Is the project heavily dependent on the weather?
The biggest problem at the moment is the wind. If the drone flies around the tree for several minutes, and the images it takes during this time are to form the 3D model, then we need the tree to stay motionless. So we need to find out: How strong does the wind need to be for it to pose a problem? When can we fly our drone and be sure that the data it records is actually usable? And of course: What can we possibly do to ensure that we can still reconstruct useful data in an emergency? Another problem is heavy rainfall, since we can’t fly the drone in that either. Fortunately, the drone has something called RTK GPS, which allows us to locate it to within a few centimeters. This is important, if only because it lets us safely steer the drone around the trees. Normal GPS isn’t sufficient, because the deviation can be as large as one meter.

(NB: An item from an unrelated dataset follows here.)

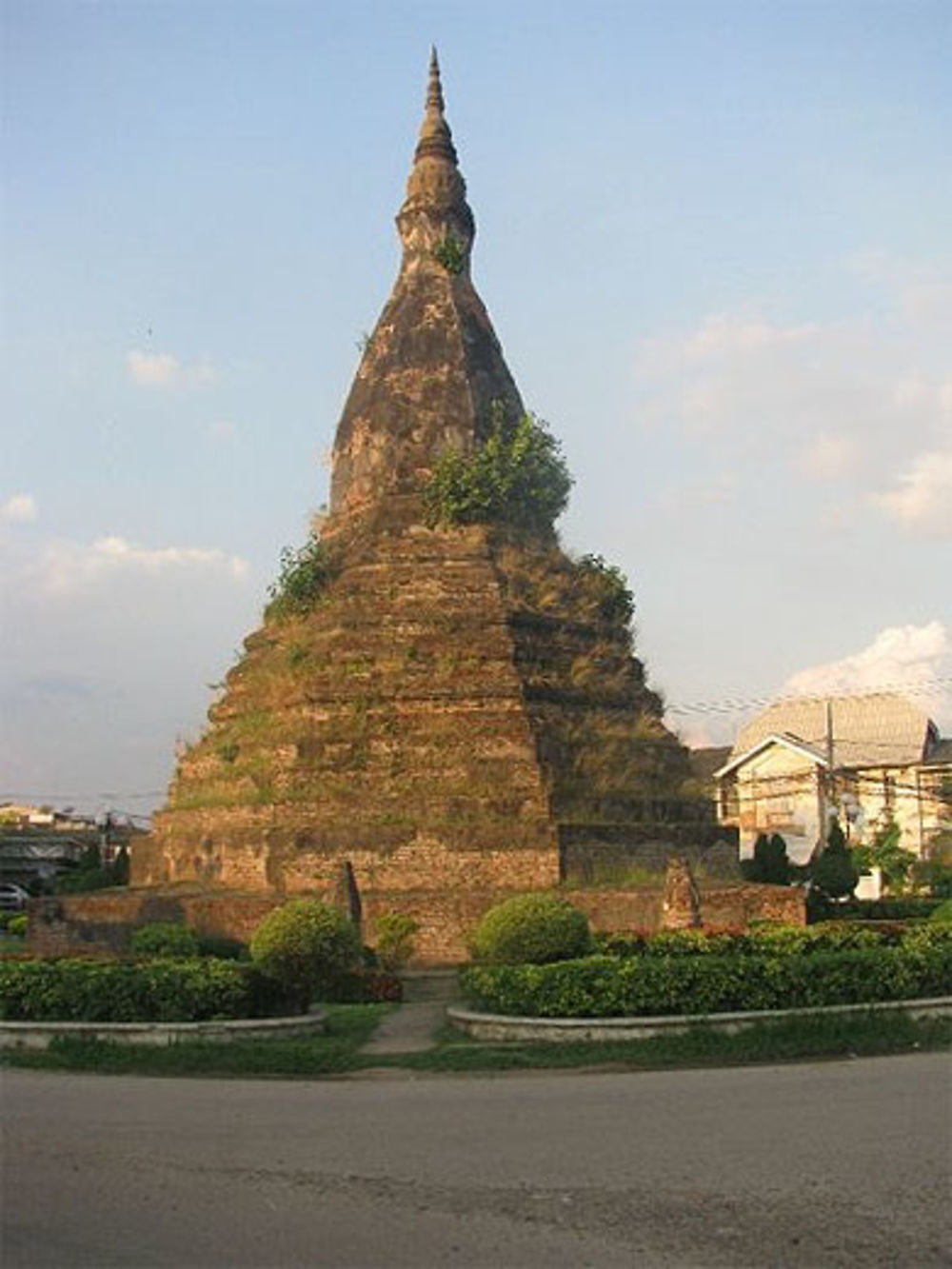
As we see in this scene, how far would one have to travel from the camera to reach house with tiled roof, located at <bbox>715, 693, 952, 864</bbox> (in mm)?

How is the project progressing?
The project started in late 2021 and is expected to continue into the third quarter of 2024, so we’re currently right in the middle of it. The first year, we had a delay because the drone and its accessories were either not available or had very long delivery times. We then improvised a bit and tried to recreate the whole thing by standing on a ladder with a camera, just to generate any data at all. If you don’t have the data, you can’t move forward on anything else. Now we have the equipment, and this season we were at a point where we could record the development of the buds right up to their flowering. In the meantime, we’re already seeing the first fruits and are preparing for the harvest.
Then it’s a matter of evaluating the data. After all, it’s about more than just making this cherry tree look beautiful in three dimensions; we’re also interested in things that would be helpful for the fruit grower to know. For instance: How is my tree developing structurally? What yield can I expect? When would be the best time to harvest? Furthermore, we’d like to see whether we can easily detect diseases, pest infestation or stress conditions such as drought in order to present this to the fruit grower as usable information.
Who’s involved in the project, and what does Fraunhofer IIS bring to the table?
Fraunhofer IIS is represented by its Development Center X-ray Technology and Communications Systems divisions. The consortium also includes the Friedrich-Alexander-Universität Erlangen-Nürnberg, which is responsible for 3D reconstruction as an expert in this field. Weihenstephan-Triesdorf University of Applied Sciences has expertise in fruit growing. And the district of Forchheim grants us access to the Franconian Switzerland Fruit Information Center in Hiltpoltstein. Here, trials are conducted with cherries as well as with other types of fruit.
Colleagues from the Communications Systems division have given us access to their mobile 5G campus network, which we’re using to transmit data from the drone to the ground. The Development Center X-ray Technology provides expertise in sensor technology, so that the drone can fly smoothly and automatically. Furthermore, our know-how in plant typing and modeling plays a role. Data evaluation is done through image processing. Here, our knowledge of conventional algorithms or conventional models, such as a leaf model, helps us. AI methods are also playing an increasingly large role in breaking the tree down into its component parts and categorizing them. As a result, you can find out exactly where the cherries are, where the leaves are, where the trunk is, and so on. That’s my department’s job. Other colleagues in the division are trying to develop a suitable data model for the digital twin, so that this information can all be collected in one place and read out again in a useful way.
What is the vision for the project? What might a future look like in which the digital twin is fully developed and in use?
We’re already in the process of testing what we’re now developing for wild cherries as an example and transferring it to apples. One possible option is that the drone will automatically take off at regular intervals, fly over the plantation and collect data. Using the methods we’re developing, this data is then reconstructed and analyzed to provide the orchardist with a digital overview of their plantation. They can see on the tablet what the condition of the entire plantation is, but also get information on individual trees that may be showing signs of disease or drought stress. The main point here is not to just blindly apply pest control to all trees or water them all equally, but deploy pesticides and scarce resources exactly where they’re needed.
In addition, with the crop forecast function, you can figure out how much yield to expect and when would be a good time to harvest it.
If you take this even further, then you could combine this technology with, say, a field robot. The drone can quickly fly over large areas and collect data, which it then provides to the field robot, showing it where to go. This is followed by the precise use of the robot’s sensor technology, which is designed to collect data even closer to an object and thus can map completely different characteristics. That would be one reasonable combination for the future.